A Associação dos Magistrados Brasileiros e a Associação Nacional dos Magistrados Estaduais alegam que o deslocamento de competência fere a garantia do juízo natural e do pacto federativo, sendo esta última cláusula pétrea. Aduzem também violação ao postulado do devido processo legal e do princípio da proporcionalidade.


Fase atual: Aguarda-se os julgamentos pelo Plenário do Supremo Tribunal Federal.

 
Referendo na Medida Cautelar na Arguição de Descumprimento de Preceito Fundamental nº 946 Data do julgamento: 18/05/2023 Origem: MG- Minas Gerais Relator: Min. Roberto Barroso Assunto: Vedação à Vacinação Compulsória Contra COVID-19 | Proibição à Imposição de Restrições a Pessoas Não Vacinadas | Alegação de Violação a Defesa da Vida e da Saúde, a Proteção Prioritária de Crianças, Adolescentes e Idosos.

Aos 18 de maio, o Supremo Tribunal Federal julgará a arguição de descumprimento de preceito fundamental, com pedido de medida cautelar, ajuizada pelo Partido Político Rede Sustentabilidade, tendo por objeto a Lei nº 13.691/2022 do Município de Uberlândia, que veda a vacinação compulsória contra Covid-19 no município e proíbe a aplicação de restrições e sanções contra pessoas não vacinadas.


O Requerente sustenta que o dispositivo impugnado viola preceitos de ordem constitucional, desde a defesa da vida e da saúde de todos, bem como a proteção prioritária da criança e do adolescente, além da proteção à pessoa idosa. Alega que a Lei Municipal de Uberlândia viola frontalmente a Tese de Repercussão Geral fixada no ARE nº1.267.879/SP. Aduz que o STF já decidiu que a exigência de comprovante de vacinação é constitucional, bem como traz a possibilidade de aplicação de restrições de ingresso, circulação e permanência de pessoas em estabelecimentos.


No mais, a referida lei viola a autonomia dos entes federados no pacto federativo ao extrapolar a competência suplementar reconhecida aos Municípios no que diz respeito às medidas de restrição à liberdade, adotadas no enfrentamento da pandemia decorrente do Coronavírus.

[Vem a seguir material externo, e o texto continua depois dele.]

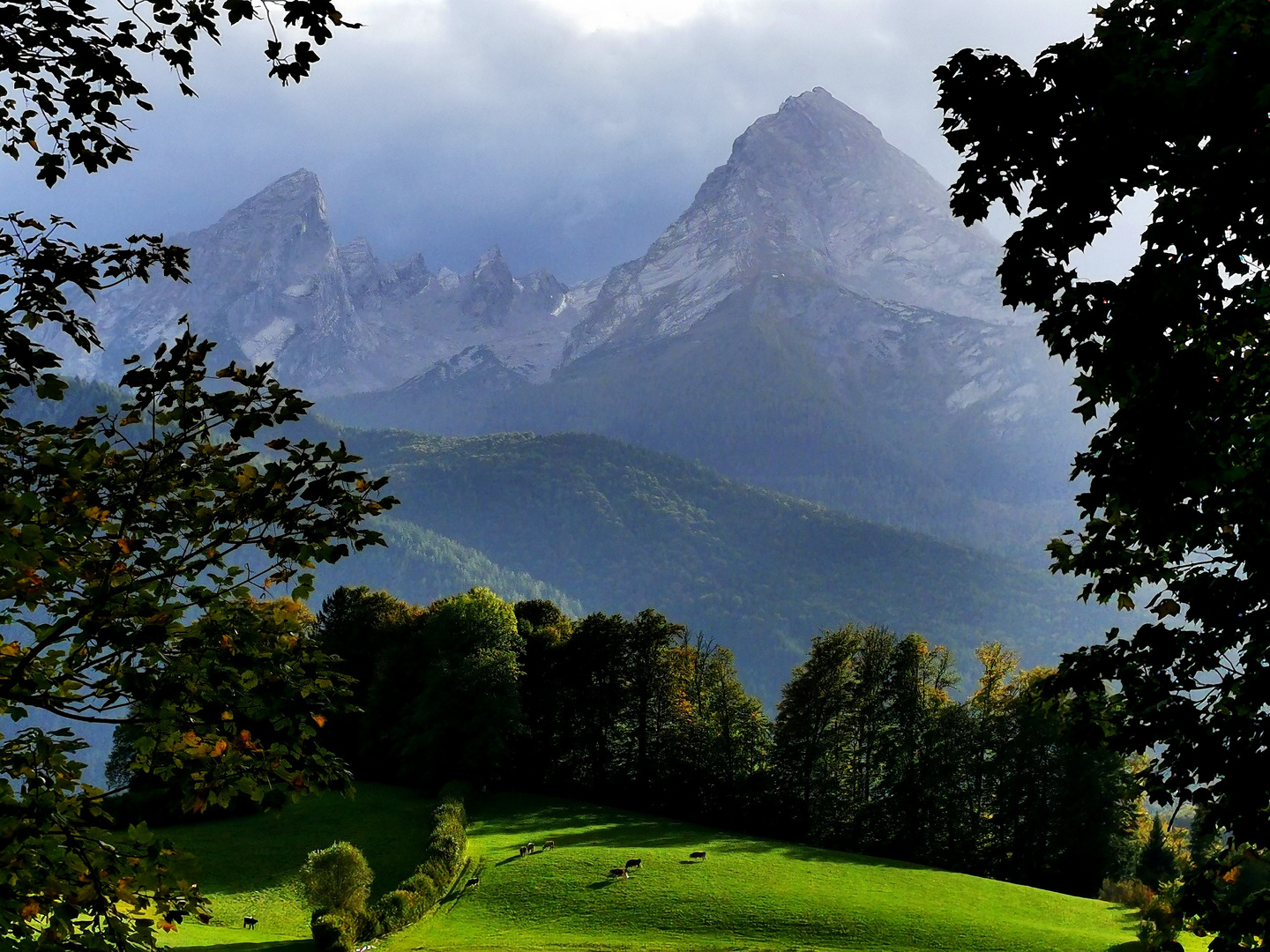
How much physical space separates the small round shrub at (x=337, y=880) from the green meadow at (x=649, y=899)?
160cm

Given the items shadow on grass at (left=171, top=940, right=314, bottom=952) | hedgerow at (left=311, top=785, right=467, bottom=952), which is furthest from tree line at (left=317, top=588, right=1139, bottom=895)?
shadow on grass at (left=171, top=940, right=314, bottom=952)

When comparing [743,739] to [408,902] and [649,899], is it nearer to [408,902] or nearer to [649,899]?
[649,899]

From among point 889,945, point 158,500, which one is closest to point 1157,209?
point 158,500

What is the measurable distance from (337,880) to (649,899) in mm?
12054

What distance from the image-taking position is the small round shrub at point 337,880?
34.2m

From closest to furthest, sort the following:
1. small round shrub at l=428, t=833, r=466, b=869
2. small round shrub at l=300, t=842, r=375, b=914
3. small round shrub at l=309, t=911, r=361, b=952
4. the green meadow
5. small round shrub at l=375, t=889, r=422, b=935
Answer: small round shrub at l=309, t=911, r=361, b=952 < the green meadow < small round shrub at l=300, t=842, r=375, b=914 < small round shrub at l=375, t=889, r=422, b=935 < small round shrub at l=428, t=833, r=466, b=869

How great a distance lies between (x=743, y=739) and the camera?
203ft

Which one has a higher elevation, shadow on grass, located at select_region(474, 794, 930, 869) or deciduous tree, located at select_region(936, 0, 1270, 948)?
deciduous tree, located at select_region(936, 0, 1270, 948)

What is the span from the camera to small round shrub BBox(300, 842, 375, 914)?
34219 mm

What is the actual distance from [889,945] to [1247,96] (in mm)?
33126

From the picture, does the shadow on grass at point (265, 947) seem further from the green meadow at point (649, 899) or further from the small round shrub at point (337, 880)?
the small round shrub at point (337, 880)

Igualmente, a Lei Municipal de Uberlândia incorre em inconstitucionalidade dado que interfere indevidamente nas atribuições de Secretarias Municipais de Uberlândia e do próprio Comitê Municipal de Enfrentamento ao Covid-19, órgãos diretivos estes ligados ao Executivo e legitimados a disciplinar a questão envolvendo a tomada de ações de vigilância epidemiológica e sanitária de combate à Covid-19, inclusive preventivas, violando o princípio da separação de poderes.


Em abril, o Ministro Relator concedeu a medida cautelar para suspender os efeitos da Lei n°13.691/2022, do Município de Uberlândia.


Fase atual: Aguarda-se o julgamento pelo Plenário do Supremo Tribunal Federal.